Most immediately affected are the leading Democrats who supported U.S. action — Sens. John F. Kerry of Massachusetts, John Edwards of North Carolina and Joe Lieberman of Connecticut and Rep. Richard A. Gephardt of Missouri. All are facing scorn from an antiwar left that sees their enlistment not only as a policy mistake but a character flaw. Except for Lieberman, who many believe was operating on ideological conviction, the verdict at Dean's Austin fund-raiser was that the Democratic contenders who voted for the war knew it was misguided but supported Bush because they believed it would inoculate them in a general election.
"I think the war right now is a total negative for anyone who was for it," says a senior strategist for one of the Democrats who backed Bush. "And the only thing that changes that is conditions improving on the ground in Iraq. If things continue to deteriorate, we are swimming upstream."
The force of that current has encouraged all the Democrats to more harshly criticize Bush's handling of the prewar intelligence and postwar reconstruction. In that way, Dean's rise guarantees Bush will face a more aggressive critique of the way he has managed the war and, especially, its aftermath, no matter who wins the Democratic race. After the grass-roots outpouring for Dean, no Democratic nominee can afford to submerge the issue as the party did in the 2002 midterm elections; Bush will have to work to defend his decisions.

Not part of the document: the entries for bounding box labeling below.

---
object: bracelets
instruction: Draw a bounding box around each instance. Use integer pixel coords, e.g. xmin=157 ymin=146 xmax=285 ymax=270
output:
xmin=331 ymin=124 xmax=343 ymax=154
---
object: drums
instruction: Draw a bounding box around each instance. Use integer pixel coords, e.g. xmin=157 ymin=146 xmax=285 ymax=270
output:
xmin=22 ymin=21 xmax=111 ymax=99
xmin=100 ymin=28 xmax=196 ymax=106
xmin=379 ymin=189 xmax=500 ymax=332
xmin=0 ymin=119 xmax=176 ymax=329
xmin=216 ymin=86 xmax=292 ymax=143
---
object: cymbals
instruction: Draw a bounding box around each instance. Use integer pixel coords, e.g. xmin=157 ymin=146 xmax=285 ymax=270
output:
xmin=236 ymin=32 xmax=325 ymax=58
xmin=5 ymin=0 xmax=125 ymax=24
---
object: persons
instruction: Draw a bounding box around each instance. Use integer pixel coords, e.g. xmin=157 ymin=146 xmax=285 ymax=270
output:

But the war may create the greatest challenge for Dean himself. It has provided the foundation of his campaign; it might also impose the ceiling. While most Democrats now consider the war a mistake, 60% of independents in last week's Gallup Poll said it was the right decision. Those are voters Dean will need if he makes it to a general election. And while opposition to the war benefits Dean among Democrats overall, recent polls suggest it could still be a problem for him in more conservative states that vote early in the primary season, such as South Carolina.

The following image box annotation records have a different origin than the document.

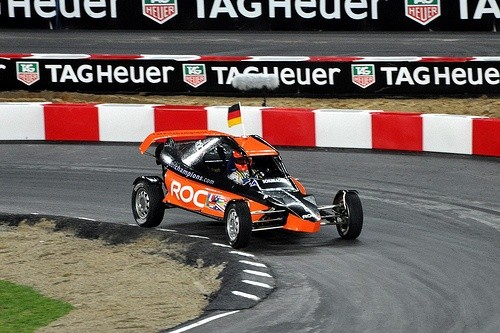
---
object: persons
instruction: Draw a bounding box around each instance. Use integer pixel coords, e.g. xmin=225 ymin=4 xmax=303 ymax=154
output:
xmin=230 ymin=148 xmax=265 ymax=188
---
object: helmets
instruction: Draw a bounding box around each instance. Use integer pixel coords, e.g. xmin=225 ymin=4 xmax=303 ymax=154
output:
xmin=233 ymin=151 xmax=252 ymax=171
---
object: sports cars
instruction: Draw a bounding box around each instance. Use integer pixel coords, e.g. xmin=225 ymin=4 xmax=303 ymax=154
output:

For Dean, the critical question is whether he can maintain the passionate enthusiasm of his antiwar foot soldiers while convincing more moderate voters, even in the primary, that he can be trusted with the nation's security. Tellingly, Dean reminds voters in his stump speech that he supported the first Gulf War and the toppling of the Taliban in Afghanistan.

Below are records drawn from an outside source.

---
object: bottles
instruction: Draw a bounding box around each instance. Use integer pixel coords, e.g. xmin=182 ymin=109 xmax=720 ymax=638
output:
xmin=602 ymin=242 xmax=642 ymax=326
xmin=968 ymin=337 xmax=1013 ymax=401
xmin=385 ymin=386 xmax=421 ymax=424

Yet conviction and political necessity virtually ensure that Dean will continue to stress his opposition to the war in Iraq. The biggest applause in his speech still comes when he reminds audiences he was the only leading Democratic contender who opposed the war, and aides say that if nominated, he is committed to arguing that Iraq was the wrong war at the wrong time.
Republicans believe that's an argument Dean ultimately can't win. Many Democratic strategists privately agree. But a party rank and file eager to hear that case made against Bush is propelling Dean to the front of the Democratic field — and the war in Iraq back to the center of campaign 2004.